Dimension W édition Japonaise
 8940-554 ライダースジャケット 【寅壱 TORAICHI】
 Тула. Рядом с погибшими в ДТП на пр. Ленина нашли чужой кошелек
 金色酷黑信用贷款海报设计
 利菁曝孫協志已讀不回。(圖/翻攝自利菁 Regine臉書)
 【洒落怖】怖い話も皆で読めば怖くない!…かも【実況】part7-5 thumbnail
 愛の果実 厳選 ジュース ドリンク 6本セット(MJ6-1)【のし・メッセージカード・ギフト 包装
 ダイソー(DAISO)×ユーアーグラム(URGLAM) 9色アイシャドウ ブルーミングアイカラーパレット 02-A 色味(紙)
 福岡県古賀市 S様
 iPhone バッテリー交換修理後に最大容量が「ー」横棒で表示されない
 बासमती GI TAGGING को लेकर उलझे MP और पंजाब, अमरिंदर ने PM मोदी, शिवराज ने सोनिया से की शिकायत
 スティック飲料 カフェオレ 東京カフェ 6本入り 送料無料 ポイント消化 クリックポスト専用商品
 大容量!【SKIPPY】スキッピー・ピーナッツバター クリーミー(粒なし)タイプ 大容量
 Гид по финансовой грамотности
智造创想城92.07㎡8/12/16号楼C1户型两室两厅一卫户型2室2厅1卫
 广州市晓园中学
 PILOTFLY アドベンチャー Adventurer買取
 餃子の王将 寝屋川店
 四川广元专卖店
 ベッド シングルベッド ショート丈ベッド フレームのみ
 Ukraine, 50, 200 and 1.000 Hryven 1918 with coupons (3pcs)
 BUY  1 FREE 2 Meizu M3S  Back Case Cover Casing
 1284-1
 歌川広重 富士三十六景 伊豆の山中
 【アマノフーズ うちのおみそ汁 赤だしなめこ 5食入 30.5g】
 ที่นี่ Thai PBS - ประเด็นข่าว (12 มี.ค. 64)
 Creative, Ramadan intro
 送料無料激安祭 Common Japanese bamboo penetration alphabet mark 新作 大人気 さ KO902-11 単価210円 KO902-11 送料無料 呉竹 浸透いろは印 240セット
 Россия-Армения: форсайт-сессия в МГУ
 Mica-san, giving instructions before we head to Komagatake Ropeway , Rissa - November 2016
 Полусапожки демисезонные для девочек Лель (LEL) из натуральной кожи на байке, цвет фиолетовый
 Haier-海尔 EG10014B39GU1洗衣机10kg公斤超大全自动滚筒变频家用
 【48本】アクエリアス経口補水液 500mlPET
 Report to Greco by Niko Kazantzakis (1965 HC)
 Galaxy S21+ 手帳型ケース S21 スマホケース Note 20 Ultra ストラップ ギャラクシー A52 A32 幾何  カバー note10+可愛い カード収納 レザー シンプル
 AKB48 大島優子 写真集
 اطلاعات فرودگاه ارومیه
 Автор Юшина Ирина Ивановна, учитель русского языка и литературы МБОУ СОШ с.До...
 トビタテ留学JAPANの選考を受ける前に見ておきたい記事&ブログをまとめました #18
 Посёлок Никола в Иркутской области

▶ **Goal of the exercise**: Say every entry again, exactly as it reads.

▶ **Expected answer**:
Dimension W édition Japonaise
 8940-554 ライダースジャケット 【寅壱 TORAICHI】
 Тула. Рядом с погибшими в ДТП на пр. Ленина нашли чужой кошелек
 金色酷黑信用贷款海报设计
 利菁曝孫協志已讀不回。(圖/翻攝自利菁 Regine臉書)
 【洒落怖】怖い話も皆で読めば怖くない!…かも【実況】part7-5 thumbnail
 愛の果実 厳選 ジュース ドリンク 6本セット(MJ6-1)【のし・メッセージカード・ギフト 包装
 ダイソー(DAISO)×ユーアーグラム(URGLAM) 9色アイシャドウ ブルーミングアイカラーパレット 02-A 色味(紙)
 福岡県古賀市 S様
 iPhone バッテリー交換修理後に最大容量が「ー」横棒で表示されない
 बासमती GI TAGGING को लेकर उलझे MP और पंजाब, अमरिंदर ने PM मोदी, शिवराज ने सोनिया से की शिकायत
 スティック飲料 カフェオレ 東京カフェ 6本入り 送料無料 ポイント消化 クリックポスト専用商品
 大容量!【SKIPPY】スキッピー・ピーナッツバター クリーミー(粒なし)タイプ 大容量
 Гид по финансовой грамотности
智造创想城92.07㎡8/12/16号楼C1户型两室两厅一卫户型2室2厅1卫
 广州市晓园中学
 PILOTFLY アドベンチャー Adventurer買取
 餃子の王将 寝屋川店
 四川广元专卖店
 ベッド シングルベッド ショート丈ベッド フレームのみ
 Ukraine, 50, 200 and 1.000 Hryven 1918 with coupons (3pcs)
 BUY  1 FREE 2 Meizu M3S  Back Case Cover Casing
 1284-1
 歌川広重 富士三十六景 伊豆の山中
 【アマノフーズ うちのおみそ汁 赤だしなめこ 5食入 30.5g】
 ที่นี่ Thai PBS - ประเด็นข่าว (12 มี.ค. 64)
 Creative, Ramadan intro
 送料無料激安祭 Common Japanese bamboo penetration alphabet mark 新作 大人気 さ KO902-11 単価210円 KO902-11 送料無料 呉竹 浸透いろは印 240セット
 Россия-Армения: форсайт-сессия в МГУ
 Mica-san, giving instructions before we head to Komagatake Ropeway , Rissa - November 2016
 Полусапожки демисезонные для девочек Лель (LEL) из натуральной кожи на байке, цвет фиолетовый
 Haier-海尔 EG10014B39GU1洗衣机10kg公斤超大全自动滚筒变频家用
 【48本】アクエリアス経口補水液 500mlPET
 Report to Greco by Niko Kazantzakis (1965 HC)
 Galaxy S21+ 手帳型ケース S21 スマホケース Note 20 Ultra ストラップ ギャラクシー A52 A32 幾何  カバー note10+可愛い カード収納 レザー シンプル
 AKB48 大島優子 写真集
 اطلاعات فرودگاه ارومیه
 Автор Юшина Ирина Ивановна, учитель русского языка и литературы МБОУ СОШ с.До...
 トビタテ留学JAPANの選考を受ける前に見ておきたい記事&ブログをまとめました #18
 Посёлок Никола в Иркутской области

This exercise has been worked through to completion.